(PARTES DEL EJERCICIO)
1. Copia otra vez el pasaje del texto sobre el desamor que va desde "Apenas empezar a" hasta "de mi duelo.", ambos incluidos, y cambia "tianguis" por "mercado".
2. Responde a estas preguntas según el texto sobre el desamor:
(a) ¿Cuántos kilos perdió quien narra en dos semanas y media?
(b) ¿Qué día de la semana llamó la amiga a la puerta?
(c) ¿Qué fruta dieron a probar los vendedores?

(TEXTO PARA LEER)
Murillo: Siete kilos y mil pasiones
Tenía el metabolismo fiero y la visión inflamada de veinteañera cuando sufrí mi primera ruptura amorosa. Sentía que me faltaba el aire, que me había quedado sin hambre y hasta sin sed.
Dejé de comer, simplemente no podía. Entonces el desamor era un cocodrilo frío e inmóvil que se alojaba entre el pecho y el vientre y no había manera de pasar bocado. Perdí cinco kilos en dos semanas y media. Aprendí desde entonces que, a veces, el amor es así. Se cobra con kilos del cuerpo.
Siempre vuelvo a estas preguntas: ¿Cuánto peso perdemos cuando nos enamoramos?, ¿cuánto cuando el desamor nos condena?
Tuve también, sigo teniendo, la suerte de que una amiga con más años que yo y más camino andado, me rescatara de aquella crisis. Hablamos tardes y noches cansinas, repetitivas, dimos vueltas en el mismo círculo en que se ha perdido la humanidad entera parando en los lugares comunes del (casi) simpático circuito del amor y el desamor.
Hasta que una mañana de domingo, muy temprano, mi amiga llamó a la puerta. Abrí. Mi apariencia era la de una Nosferatu posmoderna en ropa de dormir y con unas ojeras que parecían túneles del tiempo para cambiar de dimensión. Se me notaban de veras esos cinco kilos menos porque el pantalón del pijama se me caía. “Tienes que comer bien, vamos a alimentarte”, me dijo.
Insistió en que era el único consejo verdaderamente útil que había recibido, puesto en práctica y atesorado para superar un duelo amoroso: “come bien”.
Yo lo había escuchado antes y lo escucharía un par de veces más en mi vida, pero nadie había materializado la sugerencia como ella. Esperó a que me pusiera unos jeans y una playera descolorida que hacía juego con mi tristeza y me remolcó al tianguis del domingo que se desplegaba, portentoso, a pocas cuadras de mi casa.
Apenas empezar a recorrer el tianguis, mi tono fatalista se fue desvaneciendo. Empecé a sentir esa punzada aguda, innegable y poderosa que llamamos hambre. Conforme los vendedores me iban alimentando con pruebas de sandías jugosísimas, tostadas con crema, trozos de ate de guayaba o hebras de quesillo, yo iba sintiendo que el cocodrilo gigante y frío se desintegraba.
Quería comérmelo todo, los olores me invadían y entré en un estado hipersensorial un punto doloroso.
Mi amiga me observaba, probamos y compramos de todo, aquí y allá, poco a poco la voracidad inicial se fue calmando y cuando regresamos al edificio donde éramos vecinas, yo sentí como si hubiera transplantado la semilla de mi duelo.

(DATOS DE ENTRADA)
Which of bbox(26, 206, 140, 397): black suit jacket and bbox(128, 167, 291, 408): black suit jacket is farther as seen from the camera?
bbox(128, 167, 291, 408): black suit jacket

(SOLUCIONES POR TAREA)
1.
Apenas empezar a recorrer el mercado, mi tono fatalista se fue desvaneciendo. Empecé a sentir esa punzada aguda, innegable y poderosa que llamamos hambre. Conforme los vendedores me iban alimentando con pruebas de sandías jugosísimas, tostadas con crema, trozos de ate de guayaba o hebras de quesillo, yo iba sintiendo que el cocodrilo gigante y frío se desintegraba.
Quería comérmelo todo, los olores me invadían y entré en un estado hipersensorial un punto doloroso.
Mi amiga me observaba, probamos y compramos de todo, aquí y allá, poco a poco la voracidad inicial se fue calmando y cuando regresamos al edificio donde éramos vecinas, yo sentí como si hubiera transplantado la semilla de mi duelo.

2.
(a) Cinco kilos.
(b) Un domingo.
(c) Sandía.